Story of heroic rescue to grace pages of Reader's Digest

Michael Holtzman

A Brockton man has been named an "Everyday Hero" by Reader's Digest, which tells how Hoip “Ali” Swaby saved himself and two co-workers from drowning when an old sewer main ruptured as they were excavating 100 feet below the ground in Fall River.

Swaby made the daring rescue in October, when 85,000 gallons of water gushed within 10 minutes from a ruptured old sewer main 100 feet above, nearly drowning the workers in a sewer project mine shaft.

The February edition of Reader's Digest, the country’s largest-circulation magazine, honors the Jamaican-born, 6-foot-4, 250-pound Swaby as one of its “Everyday Heroes.” The issue is out today.

“Swaby and two other co-workers were working 10 stories beneath a street in Fall River, Mass. when they were suddenly engulfed in a Niagara-like roar of black water pouring into the sewer-overflow tunnel they were excavating,” the Reader’s Digest piece begins.

Scott Gorenstein, a representative for the magazine, said the February issue will hit the stands Tuesday.

The pocket-sized magazine has a U.S. circulation of 10 million with 38 million readers.

Their story includes interviews with Swaby, 41, the father of two sons, 3 and 7, and his two co-workers trapped with him, Kenny Schofield, 45, of Framingham, whose kids are 7, 11 and 13, and John Kanash of Barnstead, N.H., who has four children: 12, 14, 18 and 20.

In an interview following the accident, Swaby said his first thoughts as the water poured down and he talked with God were how his young sons would get by without him.

Miraculously, crane operator Mike Salvador of Fall River, above ground at the Lowell Street combined sewer overflow project, had heard their desperate cries and within moments lowered a “man-cage” to hoist them to the mark he’d previously set on the cable.
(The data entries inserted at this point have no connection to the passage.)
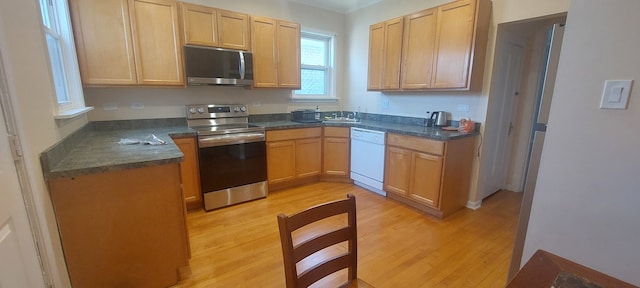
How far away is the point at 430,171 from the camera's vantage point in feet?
8.73

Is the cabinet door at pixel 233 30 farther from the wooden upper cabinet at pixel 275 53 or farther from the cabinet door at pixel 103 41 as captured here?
the cabinet door at pixel 103 41

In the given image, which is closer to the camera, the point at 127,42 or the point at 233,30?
the point at 127,42

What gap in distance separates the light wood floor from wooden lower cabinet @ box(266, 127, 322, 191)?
36 cm

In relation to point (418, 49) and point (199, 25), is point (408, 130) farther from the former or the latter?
point (199, 25)

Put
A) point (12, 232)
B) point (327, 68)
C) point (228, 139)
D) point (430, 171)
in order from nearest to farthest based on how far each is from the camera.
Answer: point (12, 232) < point (430, 171) < point (228, 139) < point (327, 68)

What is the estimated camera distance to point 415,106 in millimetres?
3338

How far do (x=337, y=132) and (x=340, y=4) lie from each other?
194cm

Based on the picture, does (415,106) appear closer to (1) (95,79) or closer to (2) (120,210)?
(2) (120,210)

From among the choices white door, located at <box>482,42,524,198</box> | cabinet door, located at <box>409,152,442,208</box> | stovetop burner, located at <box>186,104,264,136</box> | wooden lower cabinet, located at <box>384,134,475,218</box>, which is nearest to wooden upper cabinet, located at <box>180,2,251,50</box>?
stovetop burner, located at <box>186,104,264,136</box>

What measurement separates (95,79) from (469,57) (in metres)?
3.57

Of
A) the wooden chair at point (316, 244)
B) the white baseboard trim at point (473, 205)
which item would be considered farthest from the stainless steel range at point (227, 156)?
the white baseboard trim at point (473, 205)

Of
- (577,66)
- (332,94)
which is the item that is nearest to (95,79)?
(332,94)

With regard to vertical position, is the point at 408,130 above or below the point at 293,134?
above

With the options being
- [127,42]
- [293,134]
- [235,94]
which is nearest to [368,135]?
[293,134]
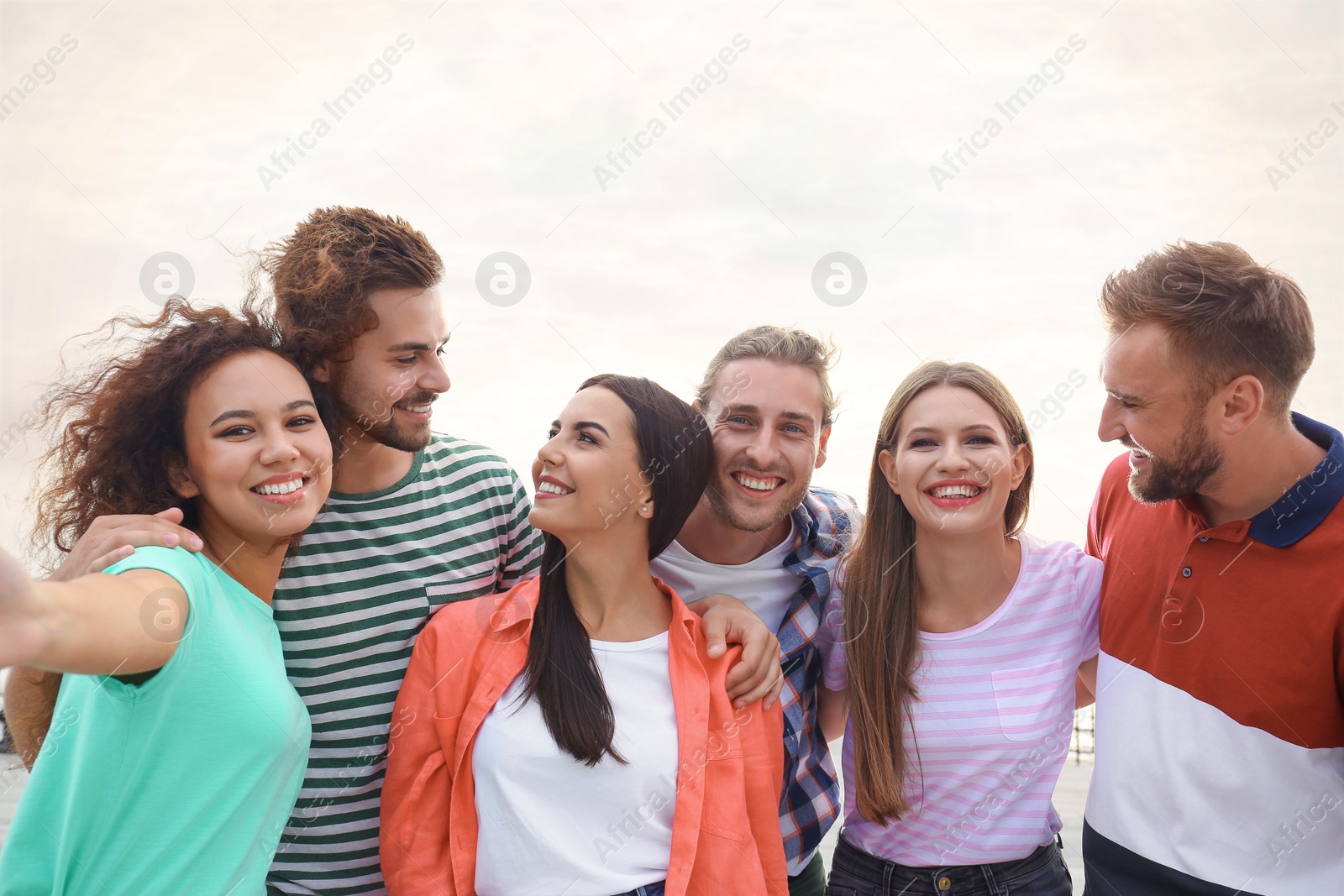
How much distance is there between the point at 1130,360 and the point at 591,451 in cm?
185

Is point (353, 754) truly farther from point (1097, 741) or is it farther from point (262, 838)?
point (1097, 741)

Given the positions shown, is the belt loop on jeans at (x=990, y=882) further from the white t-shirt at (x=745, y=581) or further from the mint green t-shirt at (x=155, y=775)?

He couldn’t see more than 20 feet down.

What made this harrowing story even more stunning — and resulted in Swaby’s selection as a national Everyday Hero — was that only he made it into the cage the first time. But Swaby insisted — screaming — that he be lowered back down for his mates, breaking the cardinal rule not to return once cleared of danger.

The flashlight he instinctively brought back down showed the men the way to the cage as the waters reached their heads.

“Most importantly,” said Reader’s Digest in choosing Swaby and coming to Fall River to interview and photograph the men, the heroes they’ve chosen “exemplified the best of humanity and inspired everyone around them.”

In past interviews, Swaby shook off any claims to heroism.

“We work together. We all go down together. We all come up together,” he said.

“I felt it would have been harder to leave them down there.”